» **TASK REQUIREMENTS**
Transcribe the data from the line with "btc-comfort-crewneck-dtf-front-18000-lightblue-flat-front" to the line with "abtsrodaer-kuppe-papillon-paragliding-26-03-07-241", keeping every character unchanged, and leave the pictures out of your answer.

Segment Start: MATERIAL SUPPLIED

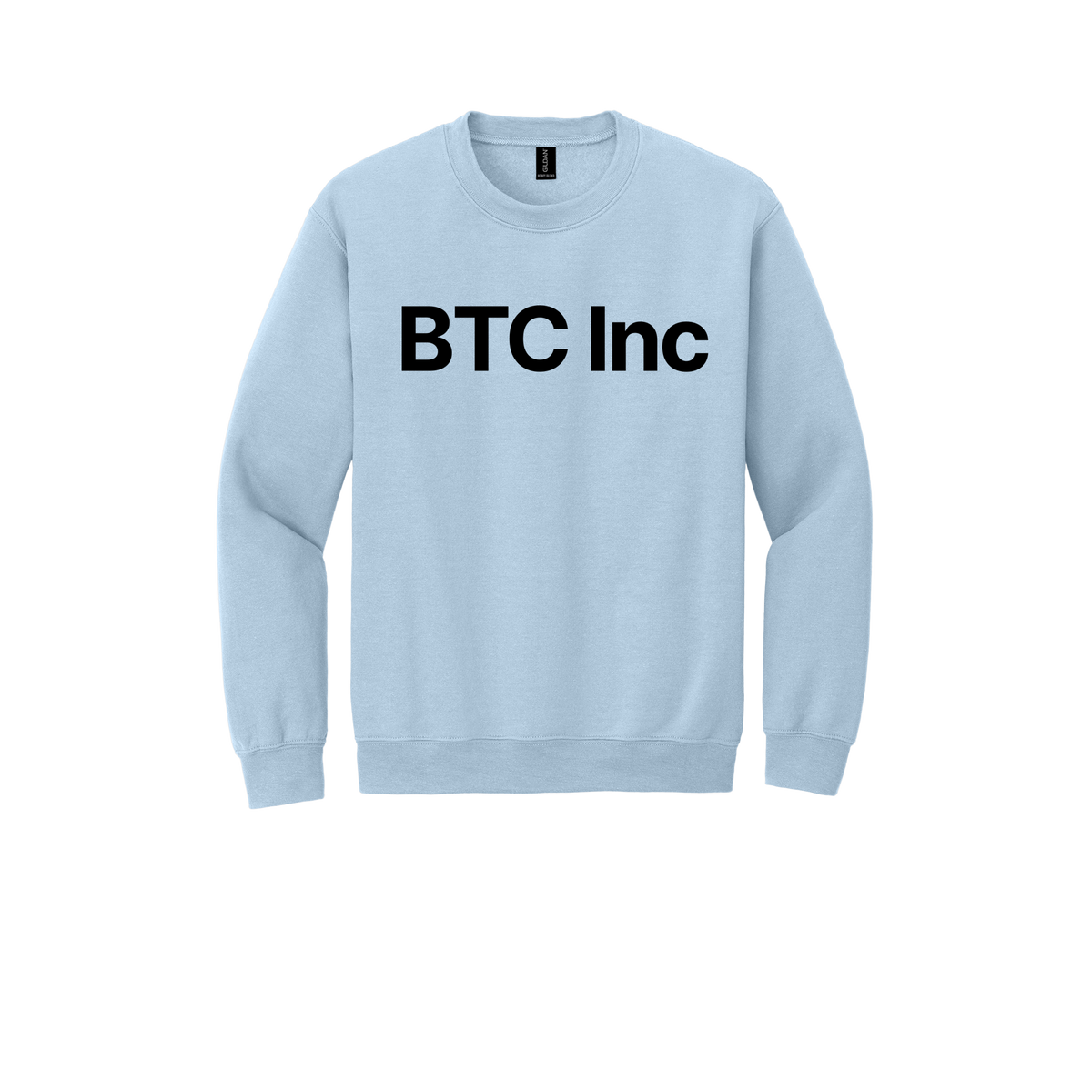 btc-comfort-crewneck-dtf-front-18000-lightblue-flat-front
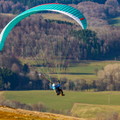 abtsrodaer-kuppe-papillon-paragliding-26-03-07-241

Segment End: MATERIAL SUPPLIED
Segment Start: MATERIAL SUPPLIED

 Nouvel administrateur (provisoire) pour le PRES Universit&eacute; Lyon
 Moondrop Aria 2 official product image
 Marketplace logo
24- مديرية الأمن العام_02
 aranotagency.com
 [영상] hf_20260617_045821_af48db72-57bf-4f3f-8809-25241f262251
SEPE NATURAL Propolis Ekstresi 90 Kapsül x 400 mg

Segment End: MATERIAL SUPPLIED

» **RESULT**
 btc-comfort-crewneck-dtf-front-18000-lightblue-flat-front
 abtsrodaer-kuppe-papillon-paragliding-26-03-07-241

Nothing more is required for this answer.